Los análisis técnicos y la documentación especializada señalan a Cecilia Gallerani como la modelo: una joven de origen sienés que fue amante del duque de Milán, Ludovico Sforza. La identificación, avalada por la investigación histórica, es aceptada de manera generalizada. Llegó a la corte milanesa en 1489 con apenas 15 años y ya gozaba de reputación como poeta y música; fue favorecida por el duque hasta su matrimonio con Beatriz de Este en 1491 y participó activamente en círculos literarios, escribiendo versos en italiano y latín, lo que le valió apelativos como “Musa” y “Donna docta”.
El retrato fue encargado a Leonardo hacia 1490, en los primeros años del artista como pintor de corte. Poco después de la ejecución, Cecilia quedó embarazada de Ludovico y dio a luz a un hijo, Cesare. Más adelante se casó con Ludovico Carminati de Brambilla, conde de Bergamino, y el duque trasladó a madre e hijo a la residencia de Carmagnola. En 1498 Isabel de Este solicitó temporalmente la obra para compararla con pinturas de Bellini; tras cerca de un mes, el cuadro regresó a su propietaria original.
El significado simbólico gira en torno al armiño que acompaña a Cecilia. Los especialistas coinciden en que, además de aludir al apodo de Ludovico, “L’Ermellino”, y a la Orden del Armiño que recibió en 1488, el animal incorpora otras lecturas: representa pureza y belleza y mantiene una relación fonética con el apellido Gallerani. Leonardo ya empleaba recursos semejantes en otros retratos, introduciendo elementos iconográficos vinculados al nombre o la condición de la modelada.
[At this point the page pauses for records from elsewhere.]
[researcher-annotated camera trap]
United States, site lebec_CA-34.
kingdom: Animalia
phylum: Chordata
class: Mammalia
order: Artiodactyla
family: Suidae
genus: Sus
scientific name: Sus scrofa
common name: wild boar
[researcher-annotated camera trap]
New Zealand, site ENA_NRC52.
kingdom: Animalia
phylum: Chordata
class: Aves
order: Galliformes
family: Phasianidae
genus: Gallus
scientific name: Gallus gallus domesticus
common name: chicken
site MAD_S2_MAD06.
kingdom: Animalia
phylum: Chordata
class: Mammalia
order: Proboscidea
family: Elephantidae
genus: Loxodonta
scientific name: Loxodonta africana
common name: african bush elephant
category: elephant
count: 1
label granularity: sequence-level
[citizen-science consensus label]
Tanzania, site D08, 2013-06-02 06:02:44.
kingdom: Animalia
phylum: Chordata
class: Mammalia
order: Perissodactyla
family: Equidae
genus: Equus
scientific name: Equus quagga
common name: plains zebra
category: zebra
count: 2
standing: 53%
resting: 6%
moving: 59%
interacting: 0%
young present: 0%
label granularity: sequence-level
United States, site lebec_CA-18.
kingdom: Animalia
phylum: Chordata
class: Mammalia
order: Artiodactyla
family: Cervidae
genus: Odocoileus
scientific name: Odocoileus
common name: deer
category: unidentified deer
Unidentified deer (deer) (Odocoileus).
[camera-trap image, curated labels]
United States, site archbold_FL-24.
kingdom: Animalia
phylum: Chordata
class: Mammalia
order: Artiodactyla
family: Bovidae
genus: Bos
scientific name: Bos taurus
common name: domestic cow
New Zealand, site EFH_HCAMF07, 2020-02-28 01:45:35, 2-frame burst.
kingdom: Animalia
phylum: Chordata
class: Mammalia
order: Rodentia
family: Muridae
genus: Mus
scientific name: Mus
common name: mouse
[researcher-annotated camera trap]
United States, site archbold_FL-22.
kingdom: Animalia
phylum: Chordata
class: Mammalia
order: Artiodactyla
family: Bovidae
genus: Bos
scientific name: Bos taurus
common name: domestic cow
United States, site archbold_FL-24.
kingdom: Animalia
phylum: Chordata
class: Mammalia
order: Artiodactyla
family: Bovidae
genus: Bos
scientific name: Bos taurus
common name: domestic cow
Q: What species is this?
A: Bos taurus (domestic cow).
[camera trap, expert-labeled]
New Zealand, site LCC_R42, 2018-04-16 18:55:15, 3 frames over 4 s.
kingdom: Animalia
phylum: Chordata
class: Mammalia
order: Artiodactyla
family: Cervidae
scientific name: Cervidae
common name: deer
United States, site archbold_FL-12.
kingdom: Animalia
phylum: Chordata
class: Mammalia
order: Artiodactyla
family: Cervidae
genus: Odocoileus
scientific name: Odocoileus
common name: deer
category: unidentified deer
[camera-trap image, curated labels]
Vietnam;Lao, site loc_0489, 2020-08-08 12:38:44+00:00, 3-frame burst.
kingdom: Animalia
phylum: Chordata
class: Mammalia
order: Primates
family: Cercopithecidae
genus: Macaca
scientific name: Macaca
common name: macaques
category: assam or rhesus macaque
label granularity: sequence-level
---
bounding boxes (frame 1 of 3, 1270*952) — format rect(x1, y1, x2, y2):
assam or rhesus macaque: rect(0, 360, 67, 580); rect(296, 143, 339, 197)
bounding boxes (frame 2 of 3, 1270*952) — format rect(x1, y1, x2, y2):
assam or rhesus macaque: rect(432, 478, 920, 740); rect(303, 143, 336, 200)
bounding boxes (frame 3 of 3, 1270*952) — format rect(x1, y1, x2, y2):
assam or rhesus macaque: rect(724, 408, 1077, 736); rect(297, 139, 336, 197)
Desde el punto de vista zoológico, algunos la identifican como armiño y otros como hurón albino, pero el interés principal es su valor alegórico. Las virtudes atribuidas al animal —equilibrio, quietud y pureza— se reflejan en la actitud serena de Cecilia y en la calma del animal. También se ha interpretado como una posible referencia al embarazo de la joven, puesto que en la Italia renacentista se creía que esos animales protegían a las mujeres encinta; además, alusiones míticas al nacimiento de Heracles, en el que intervino un armiño, añaden capas de sentido íntimas y simbólicas.
En términos técnicos, la pintura explora los límites de la representación femenina del Renacimiento. A pesar de intervenciones posteriores —como la supresión de una puerta para lograr un fondo más oscuro y cambios en detalles del peinado y la mano—, La dama del armiño se conserva mejor que otras obras de Leonardo. Estudios con rayos X han mostrado modificaciones anteriores, entre ellas la existencia original de una ventana cuya intensa luz aún se aprecia en el modelado y los reflejos del cuadro.
La composición revela la destreza de Leonardo para sugerir movimiento y estructurar la escena de forma dinámica: la figura femenina y el animal se disponen en una pauta que recuerda una espiral piramidal. Cecilia gira ligeramente hacia la izquierda, y la escena transmite a la vez atención y cierta solemnidad. Las manos, tratadas con gran delicadeza, ponen de manifiesto el dominio anatómico del pintor, y el gesto de la joven, con una sonrisa contenida, muestra cómo Leonardo prefería insinuar las emociones en lugar de explicitaras.
La aparición de una inscripción de atribución en la esquina superior que no cuadra con el contexto histórico apunta a intervenciones modernas. La obra ha sido restaurada en varias ocasiones y sufrió daños durante la guerra. Hoy, expuesta en el Museo Czartoryski, se considera uno de los testimonios más representativos del arte renacentista y de la trayectoria simbólica e histórica que ha seguido a lo largo de los siglos.